Shooting with the Sinar Norma

Sunday, August 7.

After dropping Sweetheart at her place I drove back to mine and prepared a quick meal. Gnocchi with pesto. While the water was warming up I cut a template of  6 x 7 for the Sinar Norma. I don’t have any 4×5″ cassettes yet nor film. A Toyo 120 roll film back was a deliberate choice. I want to get to know the Sinar Norma and for the moment I can’t afford spending more dough on cassettes and expensive film.

I also need a new ball head for my Manfrotto for the Sinar. Today I did it without a ball head, adjusting the legs of the tripod if necessary. No big deal.

The Toyo 120 roll film holder gives you eight 6 x 7 negs.

I drove to Reimerswaal, a few clicks over the Belgian/the Netherlands border. I needed a spot where I would not be disturbed, with enough photographic opportunities.

I had a blast using this camera. Looking for a scene, setting up the camera, composing, looking at the light, measuring the scene with my Pentax Spotmeter V, interpreting the readings and doing the math in my head for obtaining the best result with the Ilford HP5 Plus I was using. Hell, I even made notes, an absolute first one.

It did not take long before I started seeing from the Sinar and the 6 x 7 POV and boy, what a change. So much fun taking your time to compose and make a shot. I even tried some tilt & shift shit. Closing the aperture before inserting the film, setting F-stop and speed. Cocking the shutter.

It was only at image 6 that it started to dawn on me. Back at home, I had tried a bunch of stuff but I had not checked out how to insert the Toyo Back properly. I had been making 5 images without being sure I had inserted the back in a correct way. I tend to lose myself in eagerness sometimes.

So I spend image 6, 7 and 8, a beautiful composition with the Doel Nuclear Power Plant on the horizon and a handful of windmills in the foreground, to try different things with the back.

Then I drove back home, I wanted to shoot more but on the other hand, I was quite curious.

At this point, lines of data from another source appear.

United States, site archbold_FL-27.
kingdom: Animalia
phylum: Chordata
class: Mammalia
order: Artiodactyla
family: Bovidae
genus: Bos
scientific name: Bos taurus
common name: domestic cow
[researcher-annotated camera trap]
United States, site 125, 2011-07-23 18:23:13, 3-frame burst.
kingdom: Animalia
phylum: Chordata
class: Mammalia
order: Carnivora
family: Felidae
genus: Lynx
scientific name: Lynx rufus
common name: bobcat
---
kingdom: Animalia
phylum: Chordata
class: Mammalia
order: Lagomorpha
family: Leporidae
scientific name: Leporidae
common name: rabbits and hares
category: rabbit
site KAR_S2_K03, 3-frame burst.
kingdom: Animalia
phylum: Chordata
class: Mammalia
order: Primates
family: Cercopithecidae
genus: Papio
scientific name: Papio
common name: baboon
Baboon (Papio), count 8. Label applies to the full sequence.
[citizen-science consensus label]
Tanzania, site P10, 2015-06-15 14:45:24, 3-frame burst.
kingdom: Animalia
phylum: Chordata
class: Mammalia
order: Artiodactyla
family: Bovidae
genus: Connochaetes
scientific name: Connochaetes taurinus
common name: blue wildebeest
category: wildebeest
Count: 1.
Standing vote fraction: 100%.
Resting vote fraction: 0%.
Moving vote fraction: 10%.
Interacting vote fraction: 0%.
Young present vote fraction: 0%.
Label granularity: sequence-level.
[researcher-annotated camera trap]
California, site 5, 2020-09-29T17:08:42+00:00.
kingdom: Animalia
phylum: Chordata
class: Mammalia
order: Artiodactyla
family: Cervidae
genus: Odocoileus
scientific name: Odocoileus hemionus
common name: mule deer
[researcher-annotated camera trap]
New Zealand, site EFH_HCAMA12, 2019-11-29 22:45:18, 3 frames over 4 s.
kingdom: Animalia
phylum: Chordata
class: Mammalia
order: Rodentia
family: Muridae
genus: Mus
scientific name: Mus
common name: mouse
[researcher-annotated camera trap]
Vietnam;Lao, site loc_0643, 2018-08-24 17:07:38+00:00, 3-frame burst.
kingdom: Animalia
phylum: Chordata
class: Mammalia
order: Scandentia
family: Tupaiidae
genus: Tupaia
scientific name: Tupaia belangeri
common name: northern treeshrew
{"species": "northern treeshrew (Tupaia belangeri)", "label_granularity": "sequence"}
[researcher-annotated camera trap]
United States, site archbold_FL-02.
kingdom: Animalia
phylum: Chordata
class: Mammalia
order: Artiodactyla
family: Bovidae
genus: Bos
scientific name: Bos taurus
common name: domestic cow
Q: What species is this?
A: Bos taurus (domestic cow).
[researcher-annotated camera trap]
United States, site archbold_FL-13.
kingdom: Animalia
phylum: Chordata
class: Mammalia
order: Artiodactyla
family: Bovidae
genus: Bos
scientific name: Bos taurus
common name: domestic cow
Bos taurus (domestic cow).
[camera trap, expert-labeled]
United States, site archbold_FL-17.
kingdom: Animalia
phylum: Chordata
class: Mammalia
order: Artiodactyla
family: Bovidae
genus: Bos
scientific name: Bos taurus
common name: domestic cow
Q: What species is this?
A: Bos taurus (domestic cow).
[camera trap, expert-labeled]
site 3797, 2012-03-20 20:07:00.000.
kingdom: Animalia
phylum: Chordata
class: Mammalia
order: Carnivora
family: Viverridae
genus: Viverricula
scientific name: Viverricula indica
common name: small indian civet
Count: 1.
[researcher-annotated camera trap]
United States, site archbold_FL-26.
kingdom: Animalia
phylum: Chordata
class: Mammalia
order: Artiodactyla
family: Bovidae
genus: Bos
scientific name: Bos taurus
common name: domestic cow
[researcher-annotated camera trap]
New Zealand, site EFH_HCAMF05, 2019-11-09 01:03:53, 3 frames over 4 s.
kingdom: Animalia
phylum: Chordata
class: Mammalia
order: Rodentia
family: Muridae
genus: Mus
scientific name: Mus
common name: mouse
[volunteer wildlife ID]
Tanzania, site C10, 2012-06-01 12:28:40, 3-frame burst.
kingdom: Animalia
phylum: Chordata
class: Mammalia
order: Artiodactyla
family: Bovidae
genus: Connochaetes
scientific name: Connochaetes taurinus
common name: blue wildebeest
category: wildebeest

Sinar Norma (2016) Ricoh GR II
Sinar Norma (2016)
Ricoh GR II

Yesterday I also acquired a Jobo CPE development tank with continuous movement. The tanks itself have a different closing system compared to the Pattersons I use.

I decided to develop a film I shot with the Olympus Trip 35 and that was a good decision because I did not close the tank very well so light fucked up the film.

I developed the 120 HP5+ manually and was glad to see that image 6, 7 and 8 are well exposed but I am not sure if the other images are worth something as they suffered from some light because I had not correctly inserted the roll film holder.

The film is now drying and I am not sure I’ll be able to scan it today.  4 negatives look quite gorgeous, the others suffer from a not correctly inserted back.
So I’ll add some images I shot with the Ricoh GR II.

Anyway, I very much enjoyed using the Sinar Norma. It redefines photography for me and slows me down, putting me in an almost Zen kind of mindset.

Shooting with the Sinar Norma (2016) Ricoh GR II
Shooting with the Sinar Norma (2016)
Ricoh GR II



One comment

  1. Now that is a camera, what a gorgeous beast it’s certainly a slowing down of your picture taking and I can really understand the zen feeling, i get a similar feeling being in the moment when i shoot with the pinhole I have. The exposures give time to notice the moment and all that entails i look forward to seeing more from this special camera.